> _Passage retenu_:
"""

Aux législations démocratiques ont été incorporées des “générations” successives de droits fondamentaux. La première, d’ordre civique et politique, la seconde relative à la reconnaissance d’aspects culturels, sociaux et économiques, et une troisième concernant la protection de la vie privée et la solidarité .

La question du voile se réfère à la fois à des droits individuels et communautaires. De mêm, qu’elle oppose  des facteurs fondés sur la religion et d’autres culturels.

Le droit à la liberté de conscience de l’individu doit être compatible avec un modèle d’Etat défini par le traitement égalitaire de tous les citoyens et toutes les confessions. Mais les principes « personnalistes » et  « institutionnalistes » du droit peuvent entrer en conflit, lorsque des symboles religieux sont présents dans l’espace public.

Par exemple, le modèle laïque français inauguré en 1905 préconise une stricte séparation  du public et du religieux, considéré comme une affaire privée. Dans d’autres cas, comme en Espagne, a été ouverte la possibilité d’une coopération entre l’Etat et les confessions, reconnaissant leurs valeurs et leurs racines sociales.

Cependant, aucun des systèmes juridiques n’a pu éviter les polémiques récurrentes que la présence des symboles religieux  a suscitées. C’est ainsi qu’ont fait débat l’existence de cérémonies religieuses d’Etat, l’assistance de politiques à des actes confessionnels, la présence du crucifix dans les écoles publiques  ou le port du voile.     

  1.  La polémique du voile dans la construction de l’image médiatique de l’Islam en Occident.


Comme on l’a vu, l’Etat doit appliquer les principes juridiques relatifs à la liberté de conscience dans une réglementation concrète de la présence des symboles religieux dans l’espace public. Un mandat complexe entre la neutralité et la reconnaissance de droits. Plus que dans d’autres domaines comme celui du travail, le cadre privilégié de la polémique sur le voile a été l’enseignement.

L’école est un instrument  de diffusion des valeurs civiques communes, spécialement sensible à diverses pressions. L‘interdiction de tous types de symboles a provoqué des réactions, qui considèrent cette interdiction comme discriminatoire. Une question récurrente en France, depuis l’expulsion de Fatima, Leila et Samira de leur collège de Creil en 1989, jusqu’à la loi 2004-228 relative aux symboles. A l’opposé, une permissivité donnerait prise à une utilisation discriminatoire de ces signes extérieurs.

Entre tout permettre et tout interdire, surgit la difficulté de savoir quelle autorité est compétente pour réglementer. En Espagne, les différents Conseils de classe ont eu à se prononcer sur cette affaire, avec des polémiques comme celle de Fátima, au collège de El Escorial en 2001.

La clé essentielle réside dans la question de savoir si le voile est un droit religieux ou une simple tradition culturelle. Comme dans tout conflit entre les interprétations des droits fondamentaux, il est difficile de trouver une solution satisfaisante pour les différents acteurs impliqués.  On peut en conclure que le voileest une question importante, car elle concerne de grands débats  de notre temps. Notamment, l’image de  l’Islam immigré en Europe, son degré d’intégration et  sa compatibilité avec les systèmes juridiques occidentaux. Il appelle également à la construction de communautés islamiques minoritaires et à leur rôle en tant que catalyseurs du changement dans la règlementation étatique du fait religieux.

"""

> _Consignes_: Transcrivez fidèlement, dans le passage retenu, la partie qui s'ouvre sur les mots contenant « Par exemple, le » et se clôt sur « port du voile. ». Le listing qui suit n'a aucun lien avec le passage retenu.

> _Section des données_:
"""

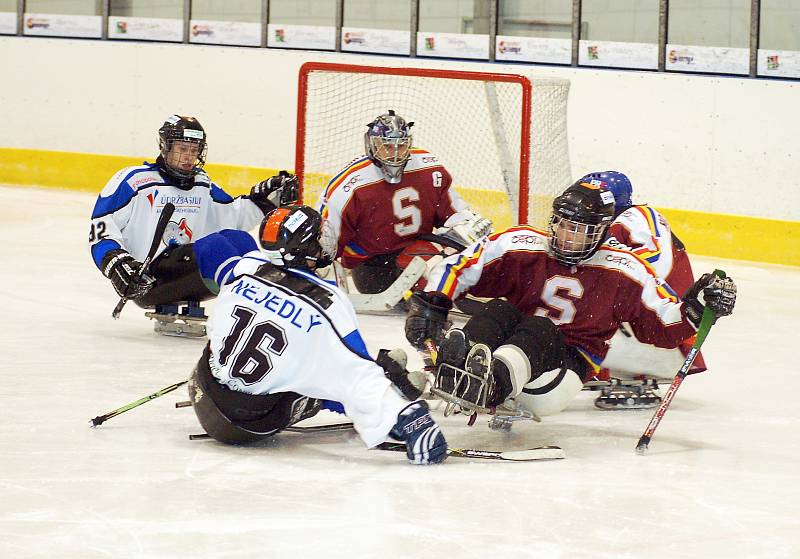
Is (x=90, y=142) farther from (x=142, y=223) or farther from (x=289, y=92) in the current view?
(x=142, y=223)

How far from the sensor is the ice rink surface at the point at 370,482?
118 inches

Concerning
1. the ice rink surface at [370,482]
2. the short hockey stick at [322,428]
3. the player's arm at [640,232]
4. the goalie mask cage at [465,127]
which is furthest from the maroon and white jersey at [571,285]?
the goalie mask cage at [465,127]

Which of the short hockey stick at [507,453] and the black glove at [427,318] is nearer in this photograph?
the short hockey stick at [507,453]

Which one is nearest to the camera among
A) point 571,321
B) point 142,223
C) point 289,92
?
point 571,321

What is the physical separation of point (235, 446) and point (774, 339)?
3.10 meters

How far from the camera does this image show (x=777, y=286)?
733cm

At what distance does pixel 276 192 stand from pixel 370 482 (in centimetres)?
255

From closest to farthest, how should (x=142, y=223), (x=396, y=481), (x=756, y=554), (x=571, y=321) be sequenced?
1. (x=756, y=554)
2. (x=396, y=481)
3. (x=571, y=321)
4. (x=142, y=223)

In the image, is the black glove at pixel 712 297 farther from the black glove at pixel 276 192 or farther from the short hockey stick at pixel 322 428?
the black glove at pixel 276 192

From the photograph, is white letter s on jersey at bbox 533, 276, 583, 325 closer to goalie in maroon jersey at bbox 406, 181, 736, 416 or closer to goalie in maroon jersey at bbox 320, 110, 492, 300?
goalie in maroon jersey at bbox 406, 181, 736, 416

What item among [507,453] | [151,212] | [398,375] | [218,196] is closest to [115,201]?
[151,212]

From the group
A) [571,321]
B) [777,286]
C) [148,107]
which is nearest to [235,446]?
[571,321]

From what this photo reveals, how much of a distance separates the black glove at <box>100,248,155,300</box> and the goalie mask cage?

"""

> _Corrigé de l'exercice_:
Par exemple, le modèle laïque français inauguré en 1905 préconise une stricte séparation  du public et du religieux, considéré comme une affaire privée. Dans d’autres cas, comme en Espagne, a été ouverte la possibilité d’une coopération entre l’Etat et les confessions, reconnaissant leurs valeurs et leurs racines sociales.

Cependant, aucun des systèmes juridiques n’a pu éviter les polémiques récurrentes que la présence des symboles religieux  a suscitées. C’est ainsi qu’ont fait débat l’existence de cérémonies religieuses d’Etat, l’assistance de politiques à des actes confessionnels, la présence du crucifix dans les écoles publiques  ou le port du voile.